§ READING PASSAGE
Kernel 2: Kernel isolation, protected control transfer

Overview

In lecture, we investigate our own kernel, discuss kernel isolation, and walk through a protected control transfer.

Full lecture notes on kernel — Textbook readings

Our kernel: WeensyOS

Boot files: boot*
Kernel files: kernel.cc, kernel.hh, k-*
User-mode files: u-*, p-*
Library files (shared): lib*, x86-64.h, types.h

WeensyOS commands

make run
make kill
make run-gdb + gdb -ix build/weensyos.gdb

Emulation

WeensyOS runs inside a machine emulator called QEMU
QEMU is a software program that can behave like a complete x86-64 computer system
- Interprets instructions, translates input/output to a more convenient format
- For example, instead of generating electrical signals that could be sent to a television (like the original IBM Personal Computer), QEMU’s emulated display hardware can produce commands understood by the terminal
QEMU has many other uses too

Booting: How a computer starts up

Computer turns on
Built-in hardware initializes the system
Built-in hardware loads a small program called the boot loader from a fixed location on attached storage (Flash memory, disk)
- Operating in a very constrained environment
Boot loader initializes the processor and loads the kernel

Watching the boot sequence

make run-gdb STOP=1

Kernel isolation

The kernel always retains full privilege over all machine operations
Unprivileged processes cannot stop the kernel from running
Unprivileged processes cannot corrupt the kernel

Alice and Eve

p-alice: Prints Hi, I’m Alice! and yields
p-eve: Prints Hi, I’m Eve! and yields

Why protected control transfer?

To yield (or initiate any system interaction), a process must communicate with the kernel
- Processes are isolated
- Kernel mediates communication according to policy
Kernel communication is a security risk
- Unprivileged process must not simply gain privilege! (Could misuse that privilege)
- Unprivileged process must not execute arbitrary kernel code! (Could crash the machine)

§ STATED GOAL 1
According to the lecture notes, what machine emulator does WeensyOS run inside?
§ STATED GOAL 2
Decide whether each statement agrees with the lecture notes: (a) Built-in hardware loads the boot loader from a fixed location on attached storage. (b) Unprivileged processes are able to stop the kernel from running. (c) Processes communicate with one another directly, without the kernel involved.
Answer from the lecture notes alone.

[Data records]
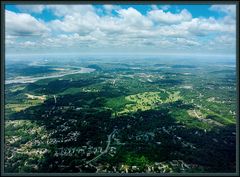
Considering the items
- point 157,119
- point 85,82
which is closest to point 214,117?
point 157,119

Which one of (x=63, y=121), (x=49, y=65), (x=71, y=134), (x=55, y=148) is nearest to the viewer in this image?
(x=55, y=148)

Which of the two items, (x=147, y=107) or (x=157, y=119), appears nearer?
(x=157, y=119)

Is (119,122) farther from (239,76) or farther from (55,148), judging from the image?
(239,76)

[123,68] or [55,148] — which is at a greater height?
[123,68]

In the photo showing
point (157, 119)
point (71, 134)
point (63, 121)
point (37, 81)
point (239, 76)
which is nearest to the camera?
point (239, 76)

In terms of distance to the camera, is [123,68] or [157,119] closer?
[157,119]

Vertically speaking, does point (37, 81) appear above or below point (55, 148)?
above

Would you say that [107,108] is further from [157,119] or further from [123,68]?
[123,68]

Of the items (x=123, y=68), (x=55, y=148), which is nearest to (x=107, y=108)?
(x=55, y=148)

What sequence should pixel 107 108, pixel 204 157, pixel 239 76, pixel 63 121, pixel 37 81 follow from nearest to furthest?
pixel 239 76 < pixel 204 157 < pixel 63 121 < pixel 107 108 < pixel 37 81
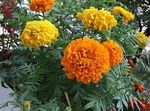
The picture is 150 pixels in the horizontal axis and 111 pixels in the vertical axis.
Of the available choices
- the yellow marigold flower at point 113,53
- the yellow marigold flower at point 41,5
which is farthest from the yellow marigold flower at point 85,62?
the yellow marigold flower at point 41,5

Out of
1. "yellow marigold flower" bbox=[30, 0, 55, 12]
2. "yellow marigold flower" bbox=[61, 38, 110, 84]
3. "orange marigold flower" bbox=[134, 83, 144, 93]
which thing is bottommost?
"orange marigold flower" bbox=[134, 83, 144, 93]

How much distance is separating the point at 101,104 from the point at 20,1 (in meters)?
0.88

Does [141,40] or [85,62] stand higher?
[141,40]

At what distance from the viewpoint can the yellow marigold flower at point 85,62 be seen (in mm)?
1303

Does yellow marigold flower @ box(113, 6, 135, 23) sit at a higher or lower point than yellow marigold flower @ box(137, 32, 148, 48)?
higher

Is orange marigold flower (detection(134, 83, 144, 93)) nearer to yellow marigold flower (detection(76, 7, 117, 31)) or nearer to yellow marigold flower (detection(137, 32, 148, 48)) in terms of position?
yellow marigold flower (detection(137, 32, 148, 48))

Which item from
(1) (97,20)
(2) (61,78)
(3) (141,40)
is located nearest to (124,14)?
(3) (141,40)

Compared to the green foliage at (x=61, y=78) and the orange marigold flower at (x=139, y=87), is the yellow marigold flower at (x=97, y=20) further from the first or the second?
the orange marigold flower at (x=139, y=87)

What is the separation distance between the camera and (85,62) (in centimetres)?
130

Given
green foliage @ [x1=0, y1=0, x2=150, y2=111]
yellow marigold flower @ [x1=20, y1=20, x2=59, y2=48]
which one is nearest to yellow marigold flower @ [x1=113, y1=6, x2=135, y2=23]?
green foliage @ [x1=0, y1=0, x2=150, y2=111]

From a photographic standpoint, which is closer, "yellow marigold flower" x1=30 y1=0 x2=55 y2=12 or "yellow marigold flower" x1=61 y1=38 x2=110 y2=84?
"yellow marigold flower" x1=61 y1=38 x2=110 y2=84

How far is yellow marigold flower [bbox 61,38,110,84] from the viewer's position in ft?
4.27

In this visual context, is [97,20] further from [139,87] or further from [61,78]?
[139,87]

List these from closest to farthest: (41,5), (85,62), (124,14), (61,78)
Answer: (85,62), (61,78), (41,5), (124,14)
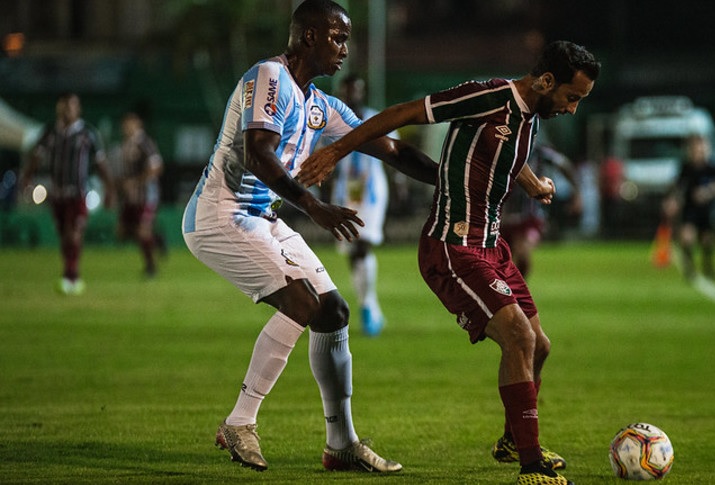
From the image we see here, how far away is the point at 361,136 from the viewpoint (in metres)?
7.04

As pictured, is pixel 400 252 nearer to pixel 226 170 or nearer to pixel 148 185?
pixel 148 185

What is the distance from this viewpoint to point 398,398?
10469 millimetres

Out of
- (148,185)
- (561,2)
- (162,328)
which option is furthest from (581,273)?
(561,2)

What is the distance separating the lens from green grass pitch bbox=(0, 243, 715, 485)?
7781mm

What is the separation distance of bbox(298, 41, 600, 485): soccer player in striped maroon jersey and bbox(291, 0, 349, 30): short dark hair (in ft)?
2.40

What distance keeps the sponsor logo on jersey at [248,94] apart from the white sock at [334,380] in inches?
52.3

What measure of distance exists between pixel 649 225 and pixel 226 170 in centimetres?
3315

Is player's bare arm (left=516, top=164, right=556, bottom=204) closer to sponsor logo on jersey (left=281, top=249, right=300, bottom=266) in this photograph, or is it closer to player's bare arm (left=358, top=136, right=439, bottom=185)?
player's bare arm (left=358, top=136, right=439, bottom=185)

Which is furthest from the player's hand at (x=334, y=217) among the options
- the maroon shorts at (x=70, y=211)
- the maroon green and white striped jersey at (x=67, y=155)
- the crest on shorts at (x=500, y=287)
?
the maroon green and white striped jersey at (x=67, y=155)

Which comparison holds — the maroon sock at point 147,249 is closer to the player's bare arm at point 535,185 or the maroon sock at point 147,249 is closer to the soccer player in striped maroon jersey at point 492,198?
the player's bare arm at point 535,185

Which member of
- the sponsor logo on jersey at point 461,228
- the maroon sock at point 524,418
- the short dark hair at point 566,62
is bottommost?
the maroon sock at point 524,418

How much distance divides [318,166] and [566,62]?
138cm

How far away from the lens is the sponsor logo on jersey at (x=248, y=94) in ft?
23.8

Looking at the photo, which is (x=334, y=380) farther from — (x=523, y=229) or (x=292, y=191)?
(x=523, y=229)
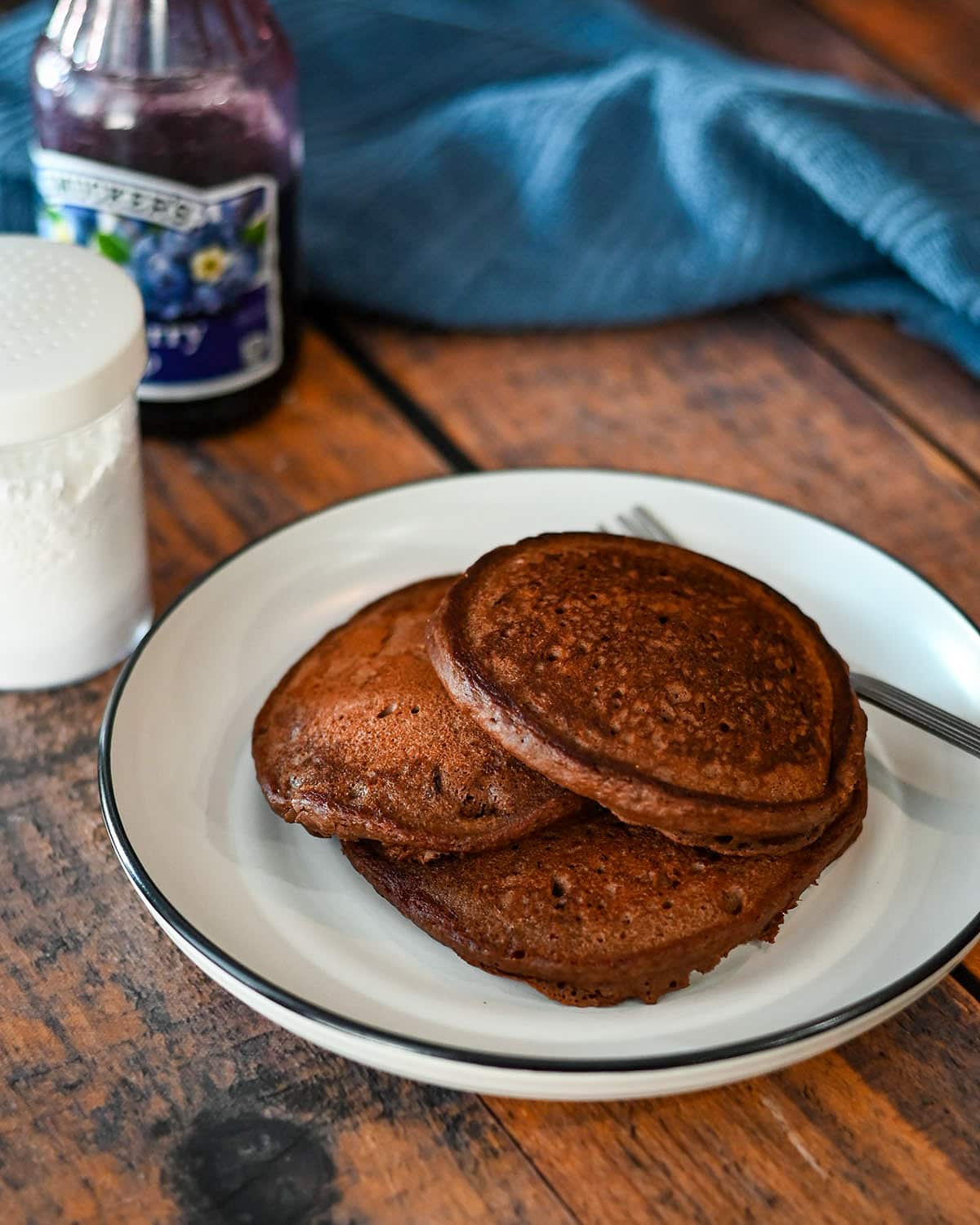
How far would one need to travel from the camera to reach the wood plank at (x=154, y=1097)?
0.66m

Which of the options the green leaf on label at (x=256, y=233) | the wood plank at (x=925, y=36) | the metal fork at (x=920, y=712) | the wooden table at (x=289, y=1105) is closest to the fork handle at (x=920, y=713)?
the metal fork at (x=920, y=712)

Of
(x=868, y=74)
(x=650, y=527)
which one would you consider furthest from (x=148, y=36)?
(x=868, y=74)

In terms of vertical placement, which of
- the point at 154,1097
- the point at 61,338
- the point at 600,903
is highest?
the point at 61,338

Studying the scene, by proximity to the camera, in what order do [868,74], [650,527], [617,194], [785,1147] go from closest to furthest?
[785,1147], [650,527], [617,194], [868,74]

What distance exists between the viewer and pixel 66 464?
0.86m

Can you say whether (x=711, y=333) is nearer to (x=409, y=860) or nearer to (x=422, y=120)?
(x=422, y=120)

--

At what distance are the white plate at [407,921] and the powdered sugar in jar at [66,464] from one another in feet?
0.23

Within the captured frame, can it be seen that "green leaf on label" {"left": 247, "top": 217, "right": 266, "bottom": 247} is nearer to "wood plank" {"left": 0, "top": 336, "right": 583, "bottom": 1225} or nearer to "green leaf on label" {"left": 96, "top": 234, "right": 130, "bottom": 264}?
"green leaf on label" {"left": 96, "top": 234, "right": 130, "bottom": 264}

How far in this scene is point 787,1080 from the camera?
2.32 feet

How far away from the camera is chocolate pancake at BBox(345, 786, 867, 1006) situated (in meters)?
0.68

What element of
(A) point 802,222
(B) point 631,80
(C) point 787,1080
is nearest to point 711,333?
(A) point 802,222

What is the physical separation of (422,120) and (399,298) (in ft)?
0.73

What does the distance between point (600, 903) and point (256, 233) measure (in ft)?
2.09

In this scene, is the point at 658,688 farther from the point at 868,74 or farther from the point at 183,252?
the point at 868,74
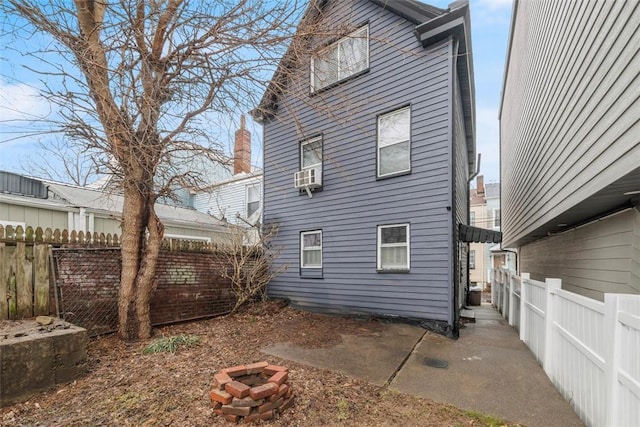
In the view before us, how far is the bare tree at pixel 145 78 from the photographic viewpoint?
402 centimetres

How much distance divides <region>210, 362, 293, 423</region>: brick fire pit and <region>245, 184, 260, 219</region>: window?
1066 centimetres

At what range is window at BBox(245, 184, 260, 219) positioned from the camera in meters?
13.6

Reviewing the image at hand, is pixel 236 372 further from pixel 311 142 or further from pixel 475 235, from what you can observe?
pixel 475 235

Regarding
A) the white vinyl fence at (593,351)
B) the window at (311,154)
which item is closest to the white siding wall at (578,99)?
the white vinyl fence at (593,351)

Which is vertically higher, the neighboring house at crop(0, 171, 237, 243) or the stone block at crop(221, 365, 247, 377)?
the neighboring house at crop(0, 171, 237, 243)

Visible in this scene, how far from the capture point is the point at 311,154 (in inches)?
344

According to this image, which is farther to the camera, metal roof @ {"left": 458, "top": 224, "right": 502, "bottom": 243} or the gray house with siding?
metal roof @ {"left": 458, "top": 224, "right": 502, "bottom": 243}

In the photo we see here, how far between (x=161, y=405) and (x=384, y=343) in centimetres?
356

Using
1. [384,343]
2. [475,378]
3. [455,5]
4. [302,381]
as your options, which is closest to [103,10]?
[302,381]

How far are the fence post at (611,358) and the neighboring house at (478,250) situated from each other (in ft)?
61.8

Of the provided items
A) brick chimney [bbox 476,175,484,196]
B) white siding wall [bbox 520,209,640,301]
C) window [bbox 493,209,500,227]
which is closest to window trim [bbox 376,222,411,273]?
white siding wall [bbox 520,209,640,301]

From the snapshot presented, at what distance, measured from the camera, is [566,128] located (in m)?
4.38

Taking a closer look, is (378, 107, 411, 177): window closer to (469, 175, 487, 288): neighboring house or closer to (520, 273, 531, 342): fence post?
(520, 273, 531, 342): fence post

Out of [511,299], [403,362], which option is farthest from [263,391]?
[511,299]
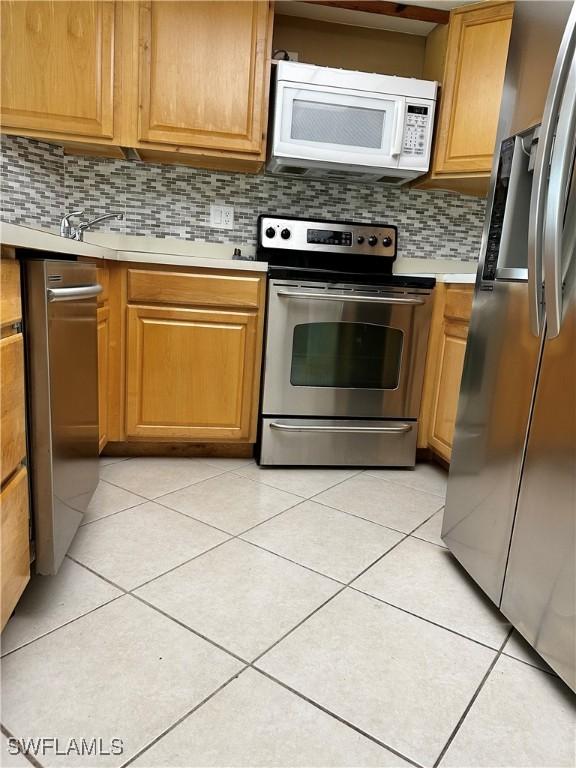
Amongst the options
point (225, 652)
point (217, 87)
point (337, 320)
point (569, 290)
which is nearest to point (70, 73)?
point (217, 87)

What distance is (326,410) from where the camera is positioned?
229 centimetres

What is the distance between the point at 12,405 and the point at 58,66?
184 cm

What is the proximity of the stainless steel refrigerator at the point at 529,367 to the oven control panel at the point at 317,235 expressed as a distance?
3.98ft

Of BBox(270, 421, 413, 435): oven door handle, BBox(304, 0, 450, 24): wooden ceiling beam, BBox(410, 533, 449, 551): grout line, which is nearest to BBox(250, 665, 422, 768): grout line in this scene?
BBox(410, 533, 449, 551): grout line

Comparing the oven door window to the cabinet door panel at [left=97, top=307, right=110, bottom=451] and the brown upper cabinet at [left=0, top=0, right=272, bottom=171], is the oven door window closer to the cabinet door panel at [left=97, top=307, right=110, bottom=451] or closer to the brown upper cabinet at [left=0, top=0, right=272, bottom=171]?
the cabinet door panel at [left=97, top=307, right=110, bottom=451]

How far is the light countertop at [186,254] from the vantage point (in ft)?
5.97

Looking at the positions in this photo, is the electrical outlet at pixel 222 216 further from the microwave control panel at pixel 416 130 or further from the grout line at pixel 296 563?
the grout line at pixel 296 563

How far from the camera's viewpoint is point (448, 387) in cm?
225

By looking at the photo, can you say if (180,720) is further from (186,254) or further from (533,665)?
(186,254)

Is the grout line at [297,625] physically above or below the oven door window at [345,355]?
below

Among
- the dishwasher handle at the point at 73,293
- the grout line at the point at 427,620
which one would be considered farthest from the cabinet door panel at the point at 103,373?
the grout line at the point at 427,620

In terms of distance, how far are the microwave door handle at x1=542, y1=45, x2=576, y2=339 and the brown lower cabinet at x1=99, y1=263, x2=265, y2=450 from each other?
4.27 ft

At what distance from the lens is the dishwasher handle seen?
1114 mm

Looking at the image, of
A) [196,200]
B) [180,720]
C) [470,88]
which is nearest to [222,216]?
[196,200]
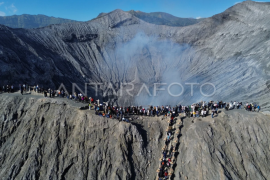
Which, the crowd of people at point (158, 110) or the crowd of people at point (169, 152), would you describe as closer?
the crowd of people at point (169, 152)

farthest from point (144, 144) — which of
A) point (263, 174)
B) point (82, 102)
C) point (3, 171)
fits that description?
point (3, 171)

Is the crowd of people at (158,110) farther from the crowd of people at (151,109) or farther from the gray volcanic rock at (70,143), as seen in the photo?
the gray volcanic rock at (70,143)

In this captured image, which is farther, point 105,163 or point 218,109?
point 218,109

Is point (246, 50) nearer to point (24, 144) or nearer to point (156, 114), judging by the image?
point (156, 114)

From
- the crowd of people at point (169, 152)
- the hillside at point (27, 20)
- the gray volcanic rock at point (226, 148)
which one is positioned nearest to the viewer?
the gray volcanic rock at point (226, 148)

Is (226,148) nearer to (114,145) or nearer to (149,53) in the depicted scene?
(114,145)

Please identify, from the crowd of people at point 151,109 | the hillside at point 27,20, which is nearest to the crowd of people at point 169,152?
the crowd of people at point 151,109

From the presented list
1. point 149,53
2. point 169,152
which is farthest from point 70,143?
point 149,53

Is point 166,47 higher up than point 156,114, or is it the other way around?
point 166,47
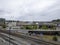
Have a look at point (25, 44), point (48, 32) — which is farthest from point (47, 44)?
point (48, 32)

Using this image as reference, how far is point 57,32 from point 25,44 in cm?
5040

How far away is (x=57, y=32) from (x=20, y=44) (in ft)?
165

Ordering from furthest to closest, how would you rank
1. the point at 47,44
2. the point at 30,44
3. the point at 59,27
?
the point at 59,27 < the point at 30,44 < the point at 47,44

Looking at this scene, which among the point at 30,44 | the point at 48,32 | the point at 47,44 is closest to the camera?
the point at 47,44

§ CORRECT OUTPUT 1
QEMU

§ CORRECT OUTPUT 2
(a) Yes: "Built-in hardware loads a small program called the boot loader from a fixed location on attached storage"
(b) No: "Unprivileged processes cannot stop the kernel from running"
(c) No: "Kernel mediates communication according to policy"